The problem for solar power is that once we have a lot of capacity generating at the same time, it depresses wholesale prices as fewer other stations are needed at that time. The panel owners receive a guaranteed price (or just avoid buying power from the grid) and don’t mind this. But the value of the electricity produced will fall below the average price in the market. The same thing happens for wind power, as stations – even scattered around the UK and its surrounding seas – still tend to generate at the same time, and not necessarily when the demand for their power is highest.

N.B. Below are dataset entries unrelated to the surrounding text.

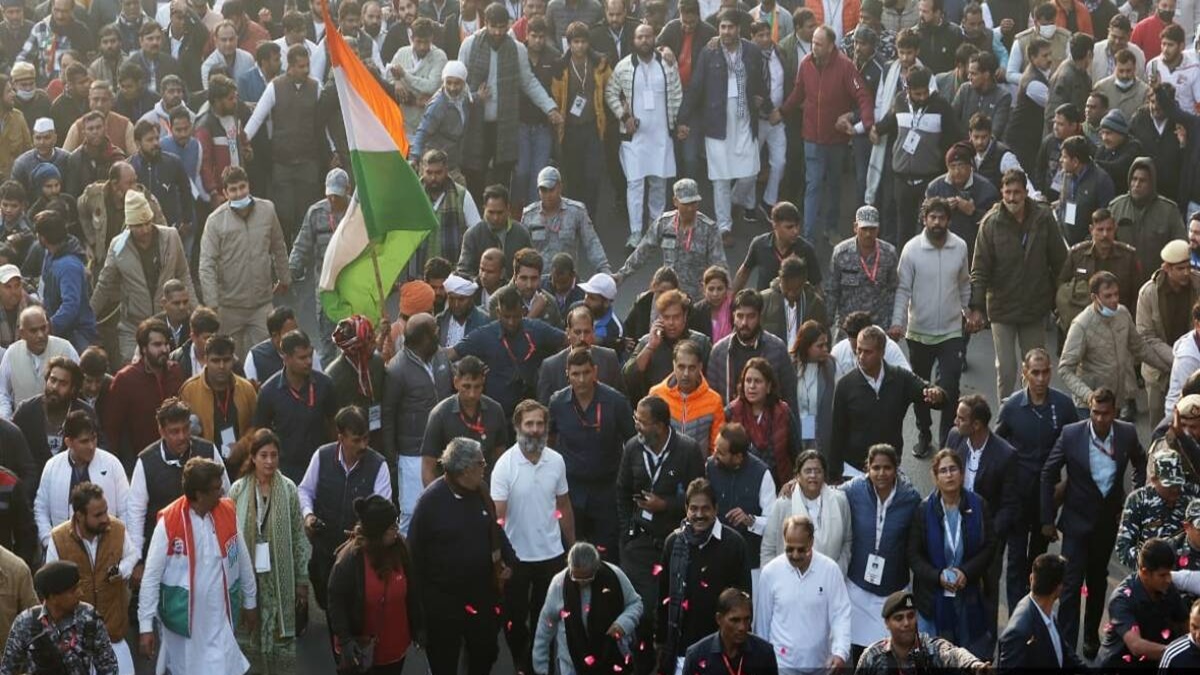 Bharat Jodo Yatra, Rahul, Gandhi, Congress, Bharat Jodo Yatra in Delhi, Bhupinder Singh Hooda, India News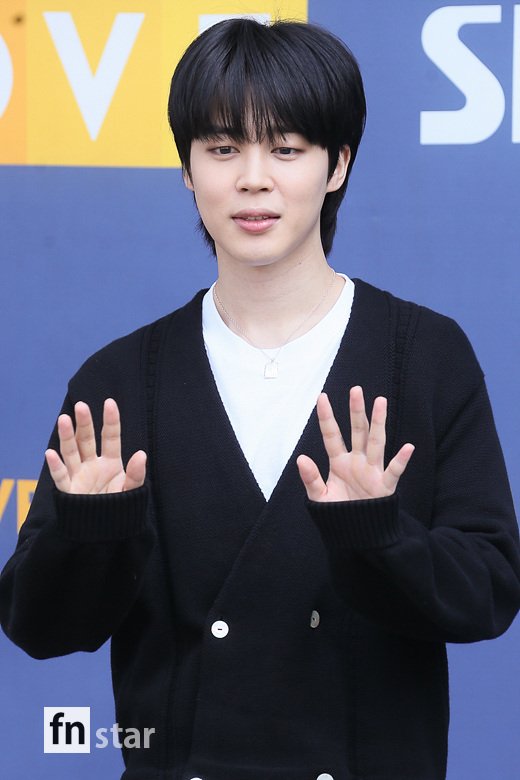[포토] BTS 지민, 러블리함이 한도초과
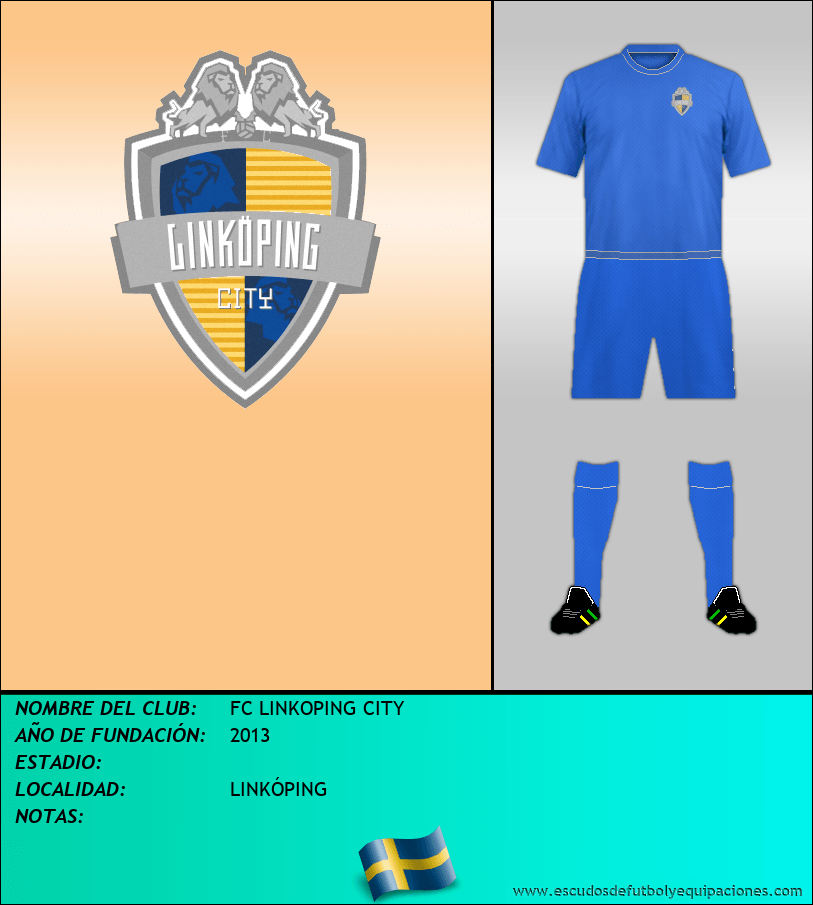 Escudo de FC LINKOPING CITY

Colleagues and I did the calculations in a recent issue of Electric Insights Quarterly, which we produce (independently) for Drax Power. Looking at prices in the year to 31 March 2017, the value of the electricity from renewable power – whether wind or solar PV - was only 91% of the average price. The trend is downwards – two years earlier, solar PV output would have been worth the average price, and wind 94% of it. This means that while we should indeed celebrate the dramatic reductions in the cost of renewable electricity, and if we want to have it, we need to pay that cost, we should also remember that its value is gradually falling. Counter-intuitively, paying £60/MWh for something worth the market price of electricity (whatever that turns out to be) may be better value than paying £57.50/MWh for something worth only nine-tenths of it.